Kira griff nach dem Blatt, doch Ruban zog es in letzter Sekunde zurück. Ihr Griff ging ins Leere. Wut kochte in ihr hoch und auch Jack schien um Fassung zu ringen: "Was machen wir jetzt? Wir können nicht einfach so in die Stadt marschieren. Die Leute werden uns lynchen."
"Wie wärs, wenn ihr mir ein kleines Geschenk macht, damit ich nicht aus Versehen ausplaudere, dass ich euch hier gesehen habe? Das wäre nett." Ruban steckte das Blatt wieder ein und verschränkte die Arme.
"Du mieses Früchtchen! Den Hals werde ich Dir umdrehen." Jack machte einen großen Schritt und versuchte, den hochgewachsenen Jungen festhalten. Dieser entkam dem Griff mühelos und war nach wenigen Schritten in Sicherheit.

"Das werdet ihr büßen! Hoffentlich buchten sie euch ein, ihr Schmarotzer." Er machte auf dem Absatz kehrt und sprintete los. Jacks Hand schnellte nach vorne. Einen Wimpernschlag später schoss das Gras unter Rubans Füßen in die Höhe und umklammerte seine Knöchel. Arme nach vorne schlug er wie ein nasser Sack hart auf dem Boden auf.
"Ruban!" Eine piepsige Mädchenstimme ertönte hinter ihnen.
Der unsanft Gelandete spuckte aus. "Mist!

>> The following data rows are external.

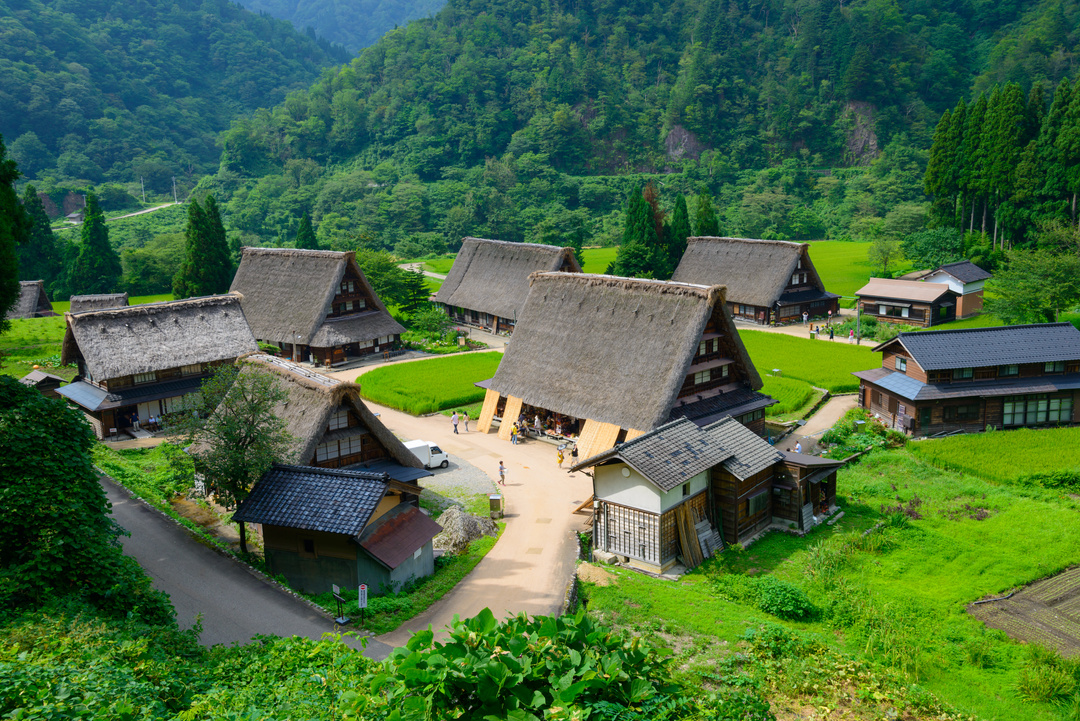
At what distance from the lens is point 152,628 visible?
1412 cm

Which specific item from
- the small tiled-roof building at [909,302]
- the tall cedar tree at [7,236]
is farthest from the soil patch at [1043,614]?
the small tiled-roof building at [909,302]

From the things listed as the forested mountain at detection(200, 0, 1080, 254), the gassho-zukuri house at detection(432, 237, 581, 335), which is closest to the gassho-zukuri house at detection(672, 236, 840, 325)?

Wie peinlich." Er warf Jack einen bitterbösen Blick zu, sprang auf und klopfte sich hastig den Dreck ab.
"Wir sehen uns noch."
Er rannte an Kira und Ingwer vorbei. Über das angrenzende Feld näherte sich ein Mädchen in ihrem Alter. Als sie und Ruban sich umarmten bedeckte ihr strohblondes Haar seine Schultern. Sie war adrett und sauber gekleidet. Ein hellblaues Tuch lag locker um ihren Hals.

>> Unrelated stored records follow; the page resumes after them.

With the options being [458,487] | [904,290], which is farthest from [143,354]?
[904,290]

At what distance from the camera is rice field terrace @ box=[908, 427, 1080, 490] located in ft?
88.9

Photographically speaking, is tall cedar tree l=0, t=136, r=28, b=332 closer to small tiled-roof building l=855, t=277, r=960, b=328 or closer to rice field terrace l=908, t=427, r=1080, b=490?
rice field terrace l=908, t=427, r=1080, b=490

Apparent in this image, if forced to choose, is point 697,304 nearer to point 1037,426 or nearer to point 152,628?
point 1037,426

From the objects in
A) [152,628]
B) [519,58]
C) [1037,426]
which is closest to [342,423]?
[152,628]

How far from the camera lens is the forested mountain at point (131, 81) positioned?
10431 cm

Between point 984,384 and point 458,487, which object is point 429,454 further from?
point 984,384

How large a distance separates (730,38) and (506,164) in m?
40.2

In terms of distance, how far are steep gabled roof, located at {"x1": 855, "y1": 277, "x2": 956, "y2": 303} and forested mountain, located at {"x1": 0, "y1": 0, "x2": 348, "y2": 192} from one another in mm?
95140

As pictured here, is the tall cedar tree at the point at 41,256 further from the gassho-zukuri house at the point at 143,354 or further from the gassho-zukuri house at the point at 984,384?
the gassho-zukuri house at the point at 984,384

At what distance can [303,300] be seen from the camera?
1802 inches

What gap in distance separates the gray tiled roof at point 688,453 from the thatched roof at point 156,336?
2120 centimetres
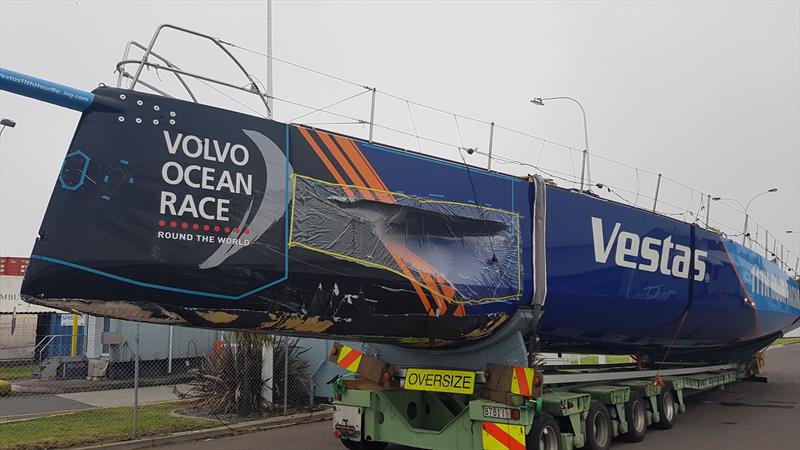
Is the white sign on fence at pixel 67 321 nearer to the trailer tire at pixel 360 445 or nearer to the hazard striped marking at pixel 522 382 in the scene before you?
the trailer tire at pixel 360 445

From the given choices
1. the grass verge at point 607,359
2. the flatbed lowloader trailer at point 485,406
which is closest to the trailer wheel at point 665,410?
the flatbed lowloader trailer at point 485,406

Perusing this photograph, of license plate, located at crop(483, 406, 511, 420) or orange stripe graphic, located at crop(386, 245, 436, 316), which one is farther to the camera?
license plate, located at crop(483, 406, 511, 420)

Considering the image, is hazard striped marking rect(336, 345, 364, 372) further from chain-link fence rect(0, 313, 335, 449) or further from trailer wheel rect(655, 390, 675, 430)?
trailer wheel rect(655, 390, 675, 430)

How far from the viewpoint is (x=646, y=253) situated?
10.8 meters

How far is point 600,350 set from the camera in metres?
11.2

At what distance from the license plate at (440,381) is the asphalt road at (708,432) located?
6.58 ft

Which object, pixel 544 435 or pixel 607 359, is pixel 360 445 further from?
pixel 607 359

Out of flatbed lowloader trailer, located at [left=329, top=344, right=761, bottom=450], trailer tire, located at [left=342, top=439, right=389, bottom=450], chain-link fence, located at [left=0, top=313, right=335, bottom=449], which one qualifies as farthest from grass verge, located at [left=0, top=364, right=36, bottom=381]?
flatbed lowloader trailer, located at [left=329, top=344, right=761, bottom=450]

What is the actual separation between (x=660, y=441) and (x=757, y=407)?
5.96 m

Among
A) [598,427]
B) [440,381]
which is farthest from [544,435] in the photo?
[598,427]

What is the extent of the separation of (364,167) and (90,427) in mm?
7202

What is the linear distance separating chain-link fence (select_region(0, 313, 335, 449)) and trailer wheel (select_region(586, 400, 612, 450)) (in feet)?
19.1

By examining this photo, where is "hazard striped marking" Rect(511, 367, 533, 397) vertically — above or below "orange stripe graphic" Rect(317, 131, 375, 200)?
below

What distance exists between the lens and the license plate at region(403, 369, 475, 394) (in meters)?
8.34
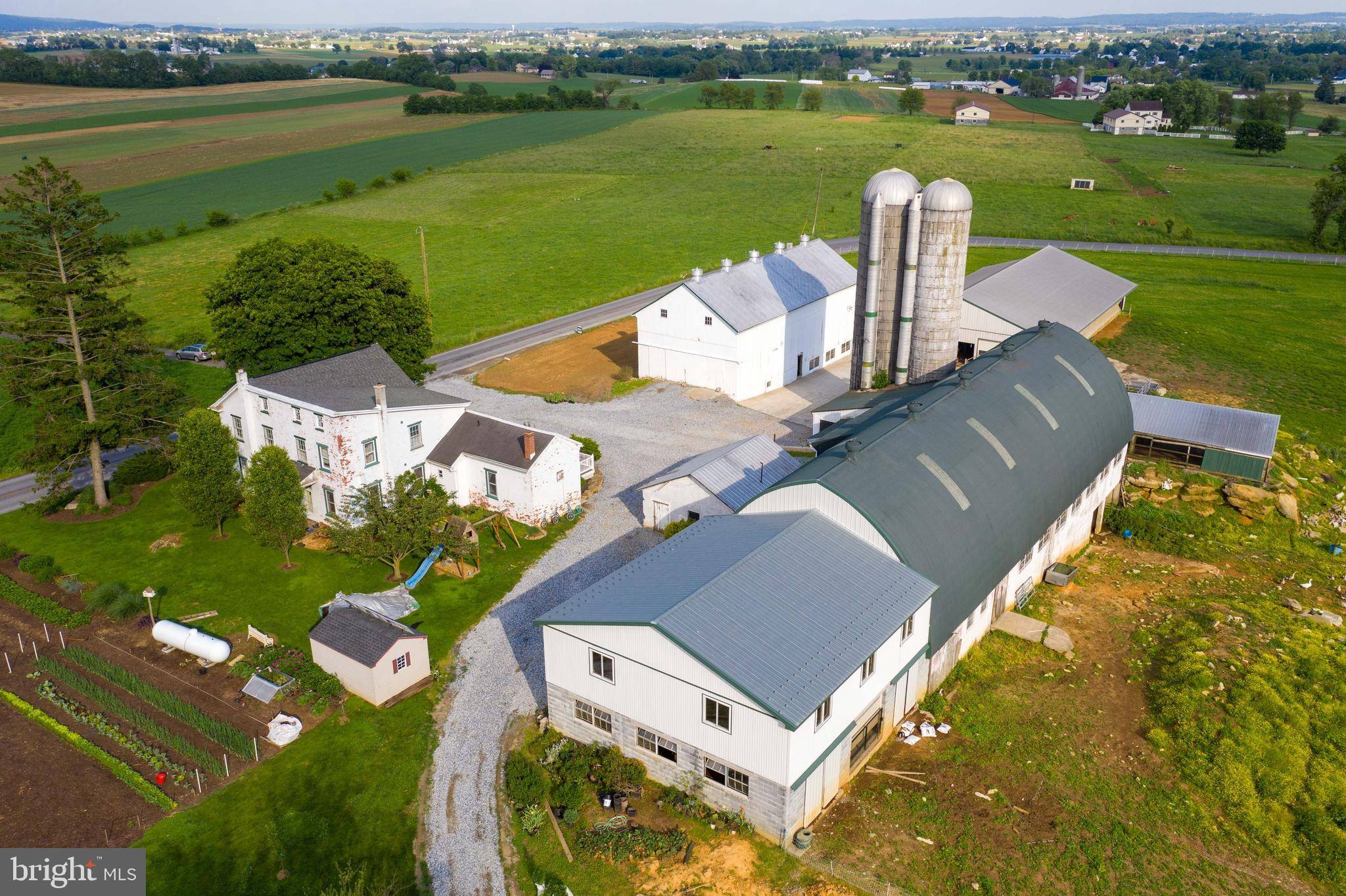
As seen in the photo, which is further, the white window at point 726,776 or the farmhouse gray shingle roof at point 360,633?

Ingwer, die sich etwas gefangen hatte, stand auf. "Lasst uns gehen bevor mir schlecht wird. Das ist Melory Enver, die größte Ziege auf Erden."
"Du hast recht. Lasst uns gehen. Er wird nichts sagen." Kira umarmte sie kurz. "Ihr kennt euch?"

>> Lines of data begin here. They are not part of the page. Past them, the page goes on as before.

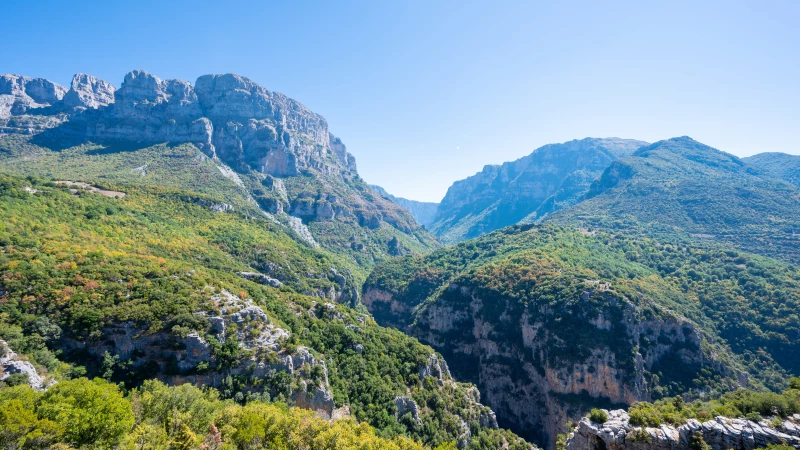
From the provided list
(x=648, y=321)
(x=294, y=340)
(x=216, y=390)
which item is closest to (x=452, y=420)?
(x=294, y=340)

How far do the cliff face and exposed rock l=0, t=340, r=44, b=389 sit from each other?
86.5 m

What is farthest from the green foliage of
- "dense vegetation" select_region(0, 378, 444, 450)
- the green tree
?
the green tree

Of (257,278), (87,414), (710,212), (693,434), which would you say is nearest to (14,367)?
(87,414)

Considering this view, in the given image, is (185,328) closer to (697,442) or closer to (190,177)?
(697,442)

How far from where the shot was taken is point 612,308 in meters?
76.8

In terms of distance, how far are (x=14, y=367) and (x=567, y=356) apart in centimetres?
9075

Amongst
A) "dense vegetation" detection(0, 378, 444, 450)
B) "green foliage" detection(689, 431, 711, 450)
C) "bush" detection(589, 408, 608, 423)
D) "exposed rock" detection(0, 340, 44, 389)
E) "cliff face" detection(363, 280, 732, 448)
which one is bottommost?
"cliff face" detection(363, 280, 732, 448)

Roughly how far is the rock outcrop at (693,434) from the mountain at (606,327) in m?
48.2

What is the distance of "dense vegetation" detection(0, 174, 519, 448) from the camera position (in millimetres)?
34406

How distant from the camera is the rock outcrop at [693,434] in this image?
79.4 ft

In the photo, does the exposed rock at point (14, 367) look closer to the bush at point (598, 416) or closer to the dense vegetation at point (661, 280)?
the bush at point (598, 416)

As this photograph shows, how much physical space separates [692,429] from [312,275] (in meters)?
89.1

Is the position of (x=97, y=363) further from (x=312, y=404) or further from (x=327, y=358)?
(x=327, y=358)

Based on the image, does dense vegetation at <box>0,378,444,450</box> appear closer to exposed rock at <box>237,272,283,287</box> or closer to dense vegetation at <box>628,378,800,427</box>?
dense vegetation at <box>628,378,800,427</box>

"Nur ein wenig. Und das ist bereits zuviel."
"Ich bin sicher, ob er nicht doch plaudert. Am liebsten würde ich ihm die Zunge herausschneiden. Solange er einen Vorteil hat, würde er auch seine Großmutter verpfeifen. Faul und hinterhältig ist er."
Nachdem er Ruban eine abfällige Geste hinterhergeschmissen hatte machte er sich ohne ein weiteres Wort zu verlieren auf den Weg.
Kira fühlte sich sonderbar leer und stolperte mehrfach ungewohnter Weise über ihre Füße. Hilflosigkeit machte sich breit aber sie hatte nicht vor, diesem Gefühl allzuviel Raum zuzugestehen. Wo immer die Fürstin sein mochte, sie würden sie finden. Das war sie ihr schuldig. Sie fürchtete, was in der nahen Zukunft passieren könnte aber noch mehr ängstigte sie sich davor, sich eingestehen zu müssen, nicht alles versucht zu haben.

Zurück in der Höhle blieb jeder eine Zeit lang für sich bevor sie aufbrachen. Der Gang wirkte düsterer als zuvor, als verkünde er das Nahen einer neuen Weltordnung, die an seinem Ende Wirklichkeit würde. Kurz bevor der letzte Tropfen Öl verbraucht war, erklommen sie die Leiter und klopften an die Falltür.